SOURCE EXTRACT: Begin
# ME0913 Torque Curves



## major (Apr 4, 2008)

xrotaryguy said:


> I have the same graph that everyone else has for the ME0913. The graph doesn't show peak performance though. It's at 72 V and over only a fraction of the rev range. Does anyone know of a graph that depicts the peak performance of this motor from zero rpm to 5000 rpm?
> 
> Maybe there is a way to extrapolate that data from multiple other graphs?


Please post the graph you're talkin' bout


----------



## xrotaryguy (Jul 26, 2007)

http://kellycontroller.com/mot/downloads/ME0913_Performance_Data.pdf


----------



## major (Apr 4, 2008)

xrotaryguy said:


> I have the same graph that everyone else has for the ME0913. The graph doesn't show peak performance though.


It does if you have a 72 volt battery and are limited to 135 amps on the battery  Peak means different things to different folks. This particular motor curve shows performance with the controller for a 72 volt system and goes out to 135 amps DC. If you have a controller with a higher current output and wish to risk the motor at higher loads, just extend the curves to right. This is a PM motor and current and RPM traces are linear. Use the torque speed product with the appropriate units factor to figure power for the extension. 



> It's at 72 V and over only a fraction of the rev range.


It shows the RPM for maximum controller speed output for the load range up to 135 amps DC. The "rev range" is the entire area below the RPM trace. The controller will reduce the voltage and frequency to obtain any RPM in that area. Notice the note at the bottom "The speed is proportional to the applied voltage. For 36VDC, the speed is 1/2." Which means if you ran with a 36 battery you could use the same graph, just cut the RPM scale in half (and power as well).
SOURCE EXTRACT: End
RECORDS SHOWN: Begin
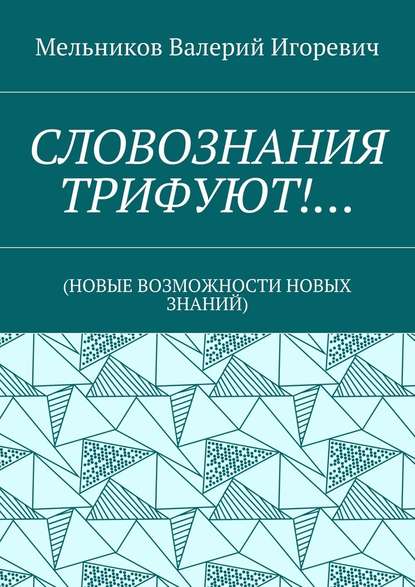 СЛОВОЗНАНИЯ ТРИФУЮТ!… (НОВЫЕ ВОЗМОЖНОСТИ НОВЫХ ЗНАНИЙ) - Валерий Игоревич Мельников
RECORDS SHOWN: End
RECORDS SHOWN: Begin
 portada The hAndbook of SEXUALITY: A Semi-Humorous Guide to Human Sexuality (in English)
RECORDS SHOWN: End
RECORDS SHOWN: Begin
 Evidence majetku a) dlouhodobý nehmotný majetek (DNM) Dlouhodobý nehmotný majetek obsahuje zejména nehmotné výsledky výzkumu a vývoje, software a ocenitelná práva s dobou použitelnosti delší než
RECORDS SHOWN: End
▸ **INSTRUCTIONS FOR THE TASK**
In the ME0913 thread, up to how many amps DC does the motor curve go? The lines come from a separate source and have nothing to do with the thread.

▸ **TASK RESULT**
135 amps DC.